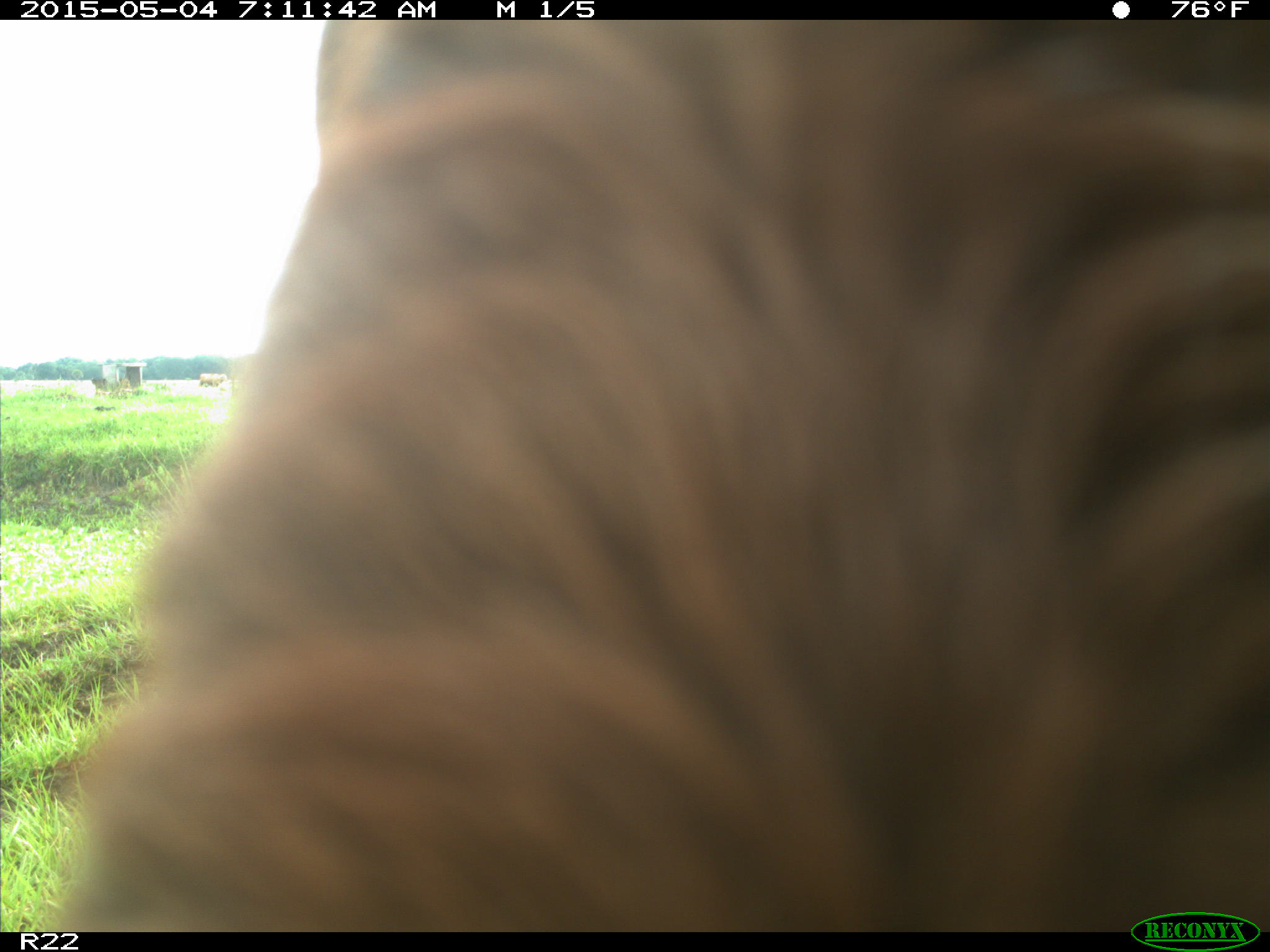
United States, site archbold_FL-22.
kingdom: Animalia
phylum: Chordata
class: Mammalia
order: Artiodactyla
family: Bovidae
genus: Bos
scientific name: Bos taurus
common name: domestic cow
::::
> Your assignment: Print all the records exactly, minus any images.

> Answer to this task:
United States, site archbold_FL-22.
kingdom: Animalia
phylum: Chordata
class: Mammalia
order: Artiodactyla
family: Bovidae
genus: Bos
scientific name: Bos taurus
common name: domestic cow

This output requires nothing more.